In the end such an attacker would succeed in little more than driving away all the of the users of the coin where he was able to monopolize mining, attacking and mining a coin with no users. It doesn't hold together.
The was refuted in my other reply to your other comment.
I don't so much bother any more because as others have pointed out he goes in circles a lot and wastes others' time (his too, but that's his problem).
So nice to read this after sending you a private message last night thanking you for all your help over the years. As I told you in that message, I respect and appreciate you, but you play “follow the herd” politics. I don’t. That will always be a salient distinction between us. Nevertheless my word-of-honor and gratitude doesn’t diminish because of it. Politically affiliate with the retards if you wish, rendering yourself into a mutual sycophant with them. This is the last effort I will waste explaining this to you. If you forget, it is not my problem.

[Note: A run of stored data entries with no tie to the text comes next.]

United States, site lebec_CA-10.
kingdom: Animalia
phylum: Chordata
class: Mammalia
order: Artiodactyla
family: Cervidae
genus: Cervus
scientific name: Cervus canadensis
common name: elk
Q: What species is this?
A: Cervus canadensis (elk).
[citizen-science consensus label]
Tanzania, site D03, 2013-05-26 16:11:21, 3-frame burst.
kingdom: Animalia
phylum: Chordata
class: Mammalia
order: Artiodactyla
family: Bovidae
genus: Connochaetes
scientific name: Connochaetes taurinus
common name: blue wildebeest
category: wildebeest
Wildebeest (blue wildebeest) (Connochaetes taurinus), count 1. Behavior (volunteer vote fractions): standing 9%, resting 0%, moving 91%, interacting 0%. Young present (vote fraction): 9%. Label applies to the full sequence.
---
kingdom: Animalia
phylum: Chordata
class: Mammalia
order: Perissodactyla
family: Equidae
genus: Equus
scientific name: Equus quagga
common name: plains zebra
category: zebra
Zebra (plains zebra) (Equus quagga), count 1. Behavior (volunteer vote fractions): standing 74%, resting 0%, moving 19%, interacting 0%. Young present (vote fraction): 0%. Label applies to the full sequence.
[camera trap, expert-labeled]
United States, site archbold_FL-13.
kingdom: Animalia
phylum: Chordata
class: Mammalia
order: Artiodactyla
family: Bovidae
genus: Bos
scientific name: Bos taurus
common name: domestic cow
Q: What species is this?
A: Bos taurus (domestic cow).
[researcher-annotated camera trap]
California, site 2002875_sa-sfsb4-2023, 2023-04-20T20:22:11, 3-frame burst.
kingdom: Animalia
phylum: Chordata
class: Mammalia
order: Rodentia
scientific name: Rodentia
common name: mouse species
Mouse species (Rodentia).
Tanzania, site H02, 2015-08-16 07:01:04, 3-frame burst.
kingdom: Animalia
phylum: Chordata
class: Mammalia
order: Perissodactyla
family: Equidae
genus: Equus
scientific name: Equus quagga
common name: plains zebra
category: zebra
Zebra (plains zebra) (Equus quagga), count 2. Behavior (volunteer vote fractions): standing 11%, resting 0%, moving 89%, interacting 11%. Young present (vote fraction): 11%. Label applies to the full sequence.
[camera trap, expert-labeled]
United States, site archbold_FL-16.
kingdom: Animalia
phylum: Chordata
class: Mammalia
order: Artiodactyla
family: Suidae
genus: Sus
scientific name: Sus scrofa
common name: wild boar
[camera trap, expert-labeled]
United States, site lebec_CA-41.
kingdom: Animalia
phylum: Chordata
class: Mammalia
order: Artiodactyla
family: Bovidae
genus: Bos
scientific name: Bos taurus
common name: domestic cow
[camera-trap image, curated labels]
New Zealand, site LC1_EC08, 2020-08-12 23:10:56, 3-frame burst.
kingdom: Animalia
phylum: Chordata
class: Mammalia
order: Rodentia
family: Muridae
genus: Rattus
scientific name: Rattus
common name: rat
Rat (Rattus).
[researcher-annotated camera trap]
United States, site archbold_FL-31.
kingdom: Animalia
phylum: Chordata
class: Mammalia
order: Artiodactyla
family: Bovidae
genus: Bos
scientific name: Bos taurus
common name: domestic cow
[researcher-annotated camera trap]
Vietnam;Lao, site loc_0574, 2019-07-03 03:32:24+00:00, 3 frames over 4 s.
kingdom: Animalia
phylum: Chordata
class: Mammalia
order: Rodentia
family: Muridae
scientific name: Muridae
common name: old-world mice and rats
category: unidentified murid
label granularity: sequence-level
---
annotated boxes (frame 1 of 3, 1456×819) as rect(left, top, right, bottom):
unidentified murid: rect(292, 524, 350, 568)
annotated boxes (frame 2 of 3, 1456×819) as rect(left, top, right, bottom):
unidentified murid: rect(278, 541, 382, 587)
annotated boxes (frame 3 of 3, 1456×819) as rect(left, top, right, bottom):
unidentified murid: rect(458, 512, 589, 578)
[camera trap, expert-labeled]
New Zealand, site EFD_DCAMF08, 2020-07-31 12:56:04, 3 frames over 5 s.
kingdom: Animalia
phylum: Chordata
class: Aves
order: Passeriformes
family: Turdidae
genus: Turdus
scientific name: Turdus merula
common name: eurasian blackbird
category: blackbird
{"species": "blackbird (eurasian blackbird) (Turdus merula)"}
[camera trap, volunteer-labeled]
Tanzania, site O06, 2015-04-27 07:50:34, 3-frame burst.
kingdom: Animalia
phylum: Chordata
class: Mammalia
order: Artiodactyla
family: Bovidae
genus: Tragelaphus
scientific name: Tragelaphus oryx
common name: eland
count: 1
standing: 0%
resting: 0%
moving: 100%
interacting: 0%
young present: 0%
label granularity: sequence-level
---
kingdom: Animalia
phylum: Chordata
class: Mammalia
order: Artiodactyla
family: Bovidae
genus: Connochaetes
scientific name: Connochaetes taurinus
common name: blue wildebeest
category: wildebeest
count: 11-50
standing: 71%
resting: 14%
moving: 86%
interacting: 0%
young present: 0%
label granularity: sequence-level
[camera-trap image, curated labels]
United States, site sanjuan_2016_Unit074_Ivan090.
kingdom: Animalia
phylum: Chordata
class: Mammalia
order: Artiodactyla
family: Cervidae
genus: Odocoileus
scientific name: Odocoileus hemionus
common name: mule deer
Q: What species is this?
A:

You’d be well advised to not confuse the effects of delirium from multiple years of disseminated Tuberculosis (c.f. the linked image) with the completion of my 6 months of very agonizing liver toxic antibiotics around my 52nd birthday on June 28. Liver dysfunction is approximately like your worst hangover more or less continuously since the worst of it kicked in 2013ish or surely by summer 2015 when I dropped from 75 to 55 kg. I didn’t know what that illness was because I had no cough, thus no one here in monkeyland suspected pulmonary TB. It was only when I had the funds ($6000 of which significantly due to you upvoting my Steemit blogs in 2016) to spend $1000s in Singapore for medical care did they suggest checking for something I never heard of before “gut TB”.
xmrscott wrote:
I can understand if folk downvoted the actual article, but the question is valid. If people downvote this post they might see the article by some other means, but not the rebuttal here.
Upvoted.
tyuvvdgzkp wrote:
what if blockchain analysis comes to monero?
What if blockchain analysis has been ongoing for years. How would you know? Why does someone have to announce publicly they are doing it. My blog is about using blockchain analysis combined with a Sybil attack, metadata correlation, and overlapping rings in conflagration of combinatorial analysis. You could even throw timing analysis into that.
in the last weeks there closed a bitcoin mixer, btc-e seized and also alphabay and hansa market
How do we know that secret analysis of Monero’s blockchain wasn’t contributing to those investigations.
also its very likely that every transaction from/to exchanges like coinbase/kraken/bitstamp are known for chain analysis. thats a lot of data. how could this affect monero if e.g. every exchange has to reveal tx to law enforcement and blockchain analysis companies (maybe its already the case) and future illegal services which support xmr get seized?
Put it together with the vulnerabilities I outlined in my blog and probably with all that combined pretty much everyone that has been trusting Monero is potentially screwed.
@cornholio wrote:
Quoted for posterity (just in case you decide to delete). Also I rather fancy the double-vision effect.